To do | Please show every line in the entries below that includes the word "States".

Records from a data source |
╭──

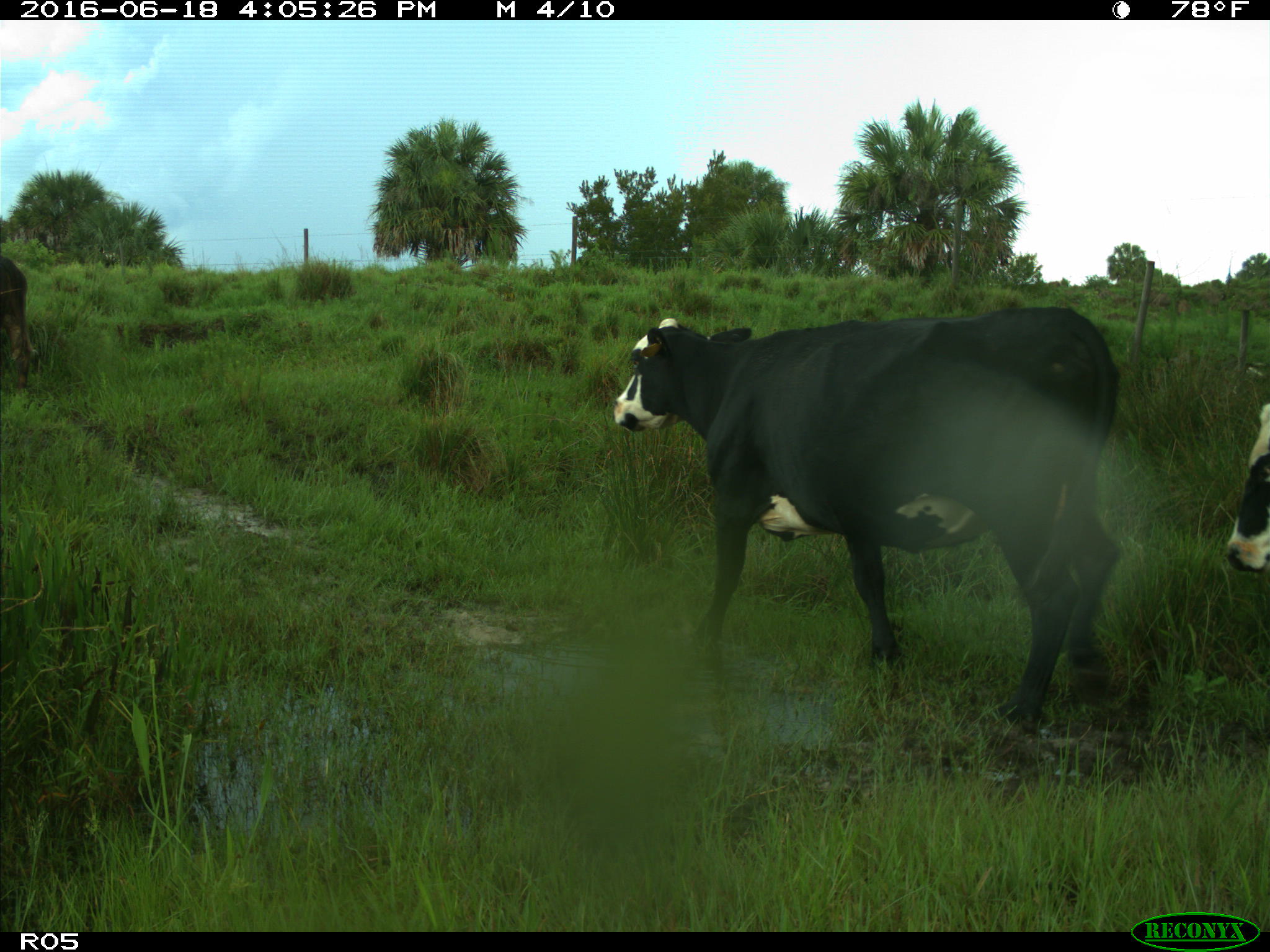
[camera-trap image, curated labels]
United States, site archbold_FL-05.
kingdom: Animalia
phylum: Chordata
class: Mammalia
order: Artiodactyla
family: Bovidae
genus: Bos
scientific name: Bos taurus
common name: domestic cow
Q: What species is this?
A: Bos taurus (domestic cow).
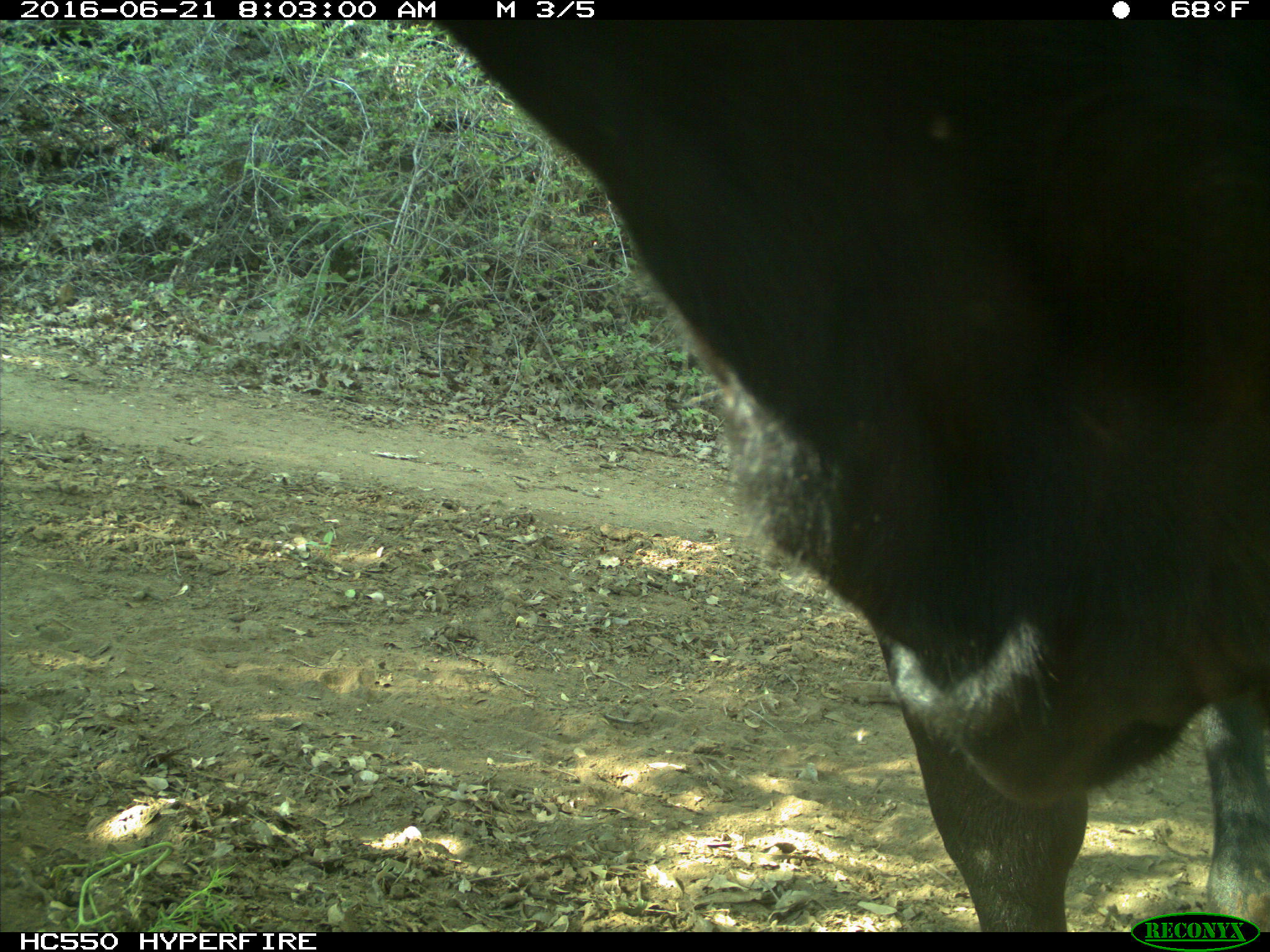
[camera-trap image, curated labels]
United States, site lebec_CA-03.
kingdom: Animalia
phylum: Chordata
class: Mammalia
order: Artiodactyla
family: Bovidae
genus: Bos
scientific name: Bos taurus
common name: domestic cow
Bos taurus (domestic cow).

╰──

Your response |
United States, site archbold_FL-05.
United States, site lebec_CA-03.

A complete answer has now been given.